Dans l’hypothèse que nous examinons, cette émigration serait venue d’un grand foyer de civilisation anaryenne, car Zin-mou n’apparaît point au Nippon comme un chef de sauvages ou de barbares, mais bien comme le prince d’une nation polie et déjà avancée en civilisation. Ce foyer, où le trouver, si ce n’est en Chine? A moins que nous nous décidions à l’aller chercher chez ce peuple anaryen auquel M. Oppert attribue l’invention de l’écriture cunéiforme.
L’identité à peu près absolue du système de l’écriture cunéiforme anaryenne et du système de l’écriture japonaise viendrait, au besoin, à l’appui de cette audacieuse théorie.
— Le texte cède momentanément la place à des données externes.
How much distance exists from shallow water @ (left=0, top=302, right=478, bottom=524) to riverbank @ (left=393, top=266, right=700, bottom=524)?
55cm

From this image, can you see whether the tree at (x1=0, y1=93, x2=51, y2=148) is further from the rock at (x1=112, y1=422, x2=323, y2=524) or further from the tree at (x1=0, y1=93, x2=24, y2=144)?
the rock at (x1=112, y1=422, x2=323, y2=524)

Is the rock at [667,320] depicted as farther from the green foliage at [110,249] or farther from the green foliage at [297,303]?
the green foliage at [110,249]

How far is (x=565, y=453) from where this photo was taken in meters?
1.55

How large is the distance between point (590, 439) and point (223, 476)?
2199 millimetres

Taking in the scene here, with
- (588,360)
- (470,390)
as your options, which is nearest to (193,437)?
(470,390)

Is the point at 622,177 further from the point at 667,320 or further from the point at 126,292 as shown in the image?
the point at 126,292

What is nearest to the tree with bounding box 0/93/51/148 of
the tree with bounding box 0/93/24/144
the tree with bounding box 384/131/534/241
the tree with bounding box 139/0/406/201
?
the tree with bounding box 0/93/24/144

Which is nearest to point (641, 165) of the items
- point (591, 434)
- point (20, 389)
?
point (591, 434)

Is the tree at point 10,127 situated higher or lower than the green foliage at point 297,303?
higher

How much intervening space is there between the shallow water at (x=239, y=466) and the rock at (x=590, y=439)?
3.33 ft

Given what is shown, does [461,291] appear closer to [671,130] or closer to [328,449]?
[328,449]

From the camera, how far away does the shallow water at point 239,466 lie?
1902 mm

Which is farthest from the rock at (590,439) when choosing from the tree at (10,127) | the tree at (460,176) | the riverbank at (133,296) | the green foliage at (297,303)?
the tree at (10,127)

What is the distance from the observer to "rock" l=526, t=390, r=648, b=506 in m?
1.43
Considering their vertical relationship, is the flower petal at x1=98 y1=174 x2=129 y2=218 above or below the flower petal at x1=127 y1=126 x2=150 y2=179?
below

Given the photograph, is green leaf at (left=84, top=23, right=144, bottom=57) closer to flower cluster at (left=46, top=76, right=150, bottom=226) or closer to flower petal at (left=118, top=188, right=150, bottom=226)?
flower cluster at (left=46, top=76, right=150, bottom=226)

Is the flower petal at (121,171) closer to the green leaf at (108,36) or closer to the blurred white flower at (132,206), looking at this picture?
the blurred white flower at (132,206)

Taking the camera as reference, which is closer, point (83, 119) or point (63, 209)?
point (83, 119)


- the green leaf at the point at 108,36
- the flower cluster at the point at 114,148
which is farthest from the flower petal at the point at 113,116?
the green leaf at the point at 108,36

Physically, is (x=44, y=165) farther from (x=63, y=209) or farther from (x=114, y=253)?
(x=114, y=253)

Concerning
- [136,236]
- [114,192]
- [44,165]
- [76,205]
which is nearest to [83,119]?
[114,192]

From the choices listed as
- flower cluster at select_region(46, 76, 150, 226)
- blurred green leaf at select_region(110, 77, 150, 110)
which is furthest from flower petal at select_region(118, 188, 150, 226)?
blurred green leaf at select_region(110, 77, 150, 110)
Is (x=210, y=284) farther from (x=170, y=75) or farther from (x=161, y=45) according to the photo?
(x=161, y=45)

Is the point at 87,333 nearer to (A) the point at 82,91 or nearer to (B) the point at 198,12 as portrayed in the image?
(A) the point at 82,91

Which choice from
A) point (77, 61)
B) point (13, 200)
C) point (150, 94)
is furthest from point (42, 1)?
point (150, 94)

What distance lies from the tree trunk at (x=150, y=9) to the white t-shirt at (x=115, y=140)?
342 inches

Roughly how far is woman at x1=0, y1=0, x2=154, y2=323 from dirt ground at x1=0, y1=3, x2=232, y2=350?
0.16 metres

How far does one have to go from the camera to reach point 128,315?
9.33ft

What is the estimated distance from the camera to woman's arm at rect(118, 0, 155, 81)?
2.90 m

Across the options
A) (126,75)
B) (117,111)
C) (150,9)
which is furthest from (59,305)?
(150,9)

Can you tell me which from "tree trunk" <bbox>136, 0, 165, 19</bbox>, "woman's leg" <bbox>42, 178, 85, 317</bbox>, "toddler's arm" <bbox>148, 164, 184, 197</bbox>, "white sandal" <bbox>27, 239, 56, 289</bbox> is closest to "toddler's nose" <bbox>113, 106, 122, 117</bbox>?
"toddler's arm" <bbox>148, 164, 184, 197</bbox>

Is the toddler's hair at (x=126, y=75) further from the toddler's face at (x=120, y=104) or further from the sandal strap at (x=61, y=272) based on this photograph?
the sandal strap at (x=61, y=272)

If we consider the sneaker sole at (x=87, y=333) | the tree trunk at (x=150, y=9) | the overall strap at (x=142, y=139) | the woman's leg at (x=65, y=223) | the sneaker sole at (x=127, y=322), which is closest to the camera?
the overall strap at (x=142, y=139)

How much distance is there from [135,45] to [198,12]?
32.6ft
Il est, en effet, très singulier de trouver chez deux peuples étrangers l’un à l’autre une invention aussi compliquée, aussi originale que le système de l’écriture cunéiforme anaryenne et de l’écriture japonaise[13]. Des signes figuratifs, employés tantôt avec la valeur de l’objet qu’ils représentent, tantôt avec une valeur purement phonétique; des signes polyphones, c’est-à-dire susceptibles d’être lus de plusieurs manières différentes, suivant le contexte de la phrase; des mots écrits partie en caractères idéographiques, partie en caractères phonétiques; tant de procédés graphiques employés simultanément et dans les mêmes conditions chez deux peuples, ont à coup sûr quelque chose d’étonnant, d’énigmatique, qui provoque malgré soi dans l’esprit l’hypothèse d’une origine commune. Cette hypothèse, je vous conseille de ne l’accueillir qu’avec réserve, comme on doit accueillir une hypothèse non encore démontrée. Dans l’obscur dédale des origines ethniques, il faut envisager en même temps toutes les possibilités et se défier de toutes les vraisemblances.
Je me résume: les Japonais sont des étrangers dans l’archipel qu’ils habitent aujourd’hui. Leur provenance du continent asiatique est peu douteuse, mais la route de leurs migrations primitives, que divers ordres de faits font entrevoir sur la carte d’Asie, est encore environnée de ténèbres et de mystères. Ils ne sont point venus d’Océanie, comme l’ont supposé quelques ethnographes, encore moins d’Amérique: le sang mongolique coule dans leurs veines, l’esprit tartare a procédé à la formation de leur grammaire, et probablement aussi de leur vocabulaire. Leurs aptitudes civilisatrices, le caractère chercheur, inquiet de leur génie national, ne permet point de les croire Chinois d’origine, à moins que les effets du métissage aient produit en eux une prodigieuse transformation intellectuelle.